To investigate types, context, and amount of sedentary behavior in individuals who maintained weight loss, researchers identified 4953 people who were part of the WW Success Registry and had lost at least 20 pounds — which is a clinically significant 10% weight loss for someone with an initial weight of 200 pounds — and kept the weight off for at least a year.
They also recruited 650 control individuals with obesity.
Those in the weight loss-maintainer group, compared with controls, were older (54 vs 47 years), more were female (92% vs 79%), and they had a lower current mean body mass index (27.7 vs 39.2 kg/m2).
Participants completed the Multicontext Sitting Time Questionnaire, the Paffenbarger Physical Activity Questionnaire, and a questionnaire about home sitting environment.

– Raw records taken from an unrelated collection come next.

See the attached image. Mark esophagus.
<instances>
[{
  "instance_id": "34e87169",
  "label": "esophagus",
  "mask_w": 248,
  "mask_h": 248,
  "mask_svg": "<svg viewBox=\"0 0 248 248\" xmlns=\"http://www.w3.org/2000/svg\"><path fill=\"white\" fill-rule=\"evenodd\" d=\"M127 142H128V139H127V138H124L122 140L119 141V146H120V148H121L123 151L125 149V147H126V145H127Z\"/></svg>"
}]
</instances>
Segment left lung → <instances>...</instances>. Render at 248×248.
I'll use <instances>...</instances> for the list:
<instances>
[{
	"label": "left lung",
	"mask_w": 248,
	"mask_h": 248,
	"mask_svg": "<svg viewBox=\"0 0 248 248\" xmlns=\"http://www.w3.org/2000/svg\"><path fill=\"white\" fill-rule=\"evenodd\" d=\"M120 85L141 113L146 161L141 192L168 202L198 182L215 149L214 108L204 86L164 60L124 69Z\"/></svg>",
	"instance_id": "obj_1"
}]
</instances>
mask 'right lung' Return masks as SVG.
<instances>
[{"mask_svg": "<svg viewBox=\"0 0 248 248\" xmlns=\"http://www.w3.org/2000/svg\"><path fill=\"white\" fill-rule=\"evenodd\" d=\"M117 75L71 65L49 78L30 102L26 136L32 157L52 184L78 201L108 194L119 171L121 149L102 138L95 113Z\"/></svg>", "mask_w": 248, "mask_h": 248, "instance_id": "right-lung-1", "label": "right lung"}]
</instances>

Compared to individuals with obesity, the weight-loss maintainers sat for 3 hours/day less during the week (10.9 vs 13.9 hours/day) and weekends (9.7 vs 12.6 hours/day), and spent 1 hour/day less playing video games or using a computer for nonwork-related activity during the week (1.4 vs 2.3 hours/day) or weekend (1.5 vs 2.5 hours/day).
Both groups had a similar number of electronic devices/television sets at home (15.8 versus 14.8).
The study was supported by a grant from WW International. Phelan has reported receiving a grant from WW International, and another author has reported being an employee and shareholder of the company.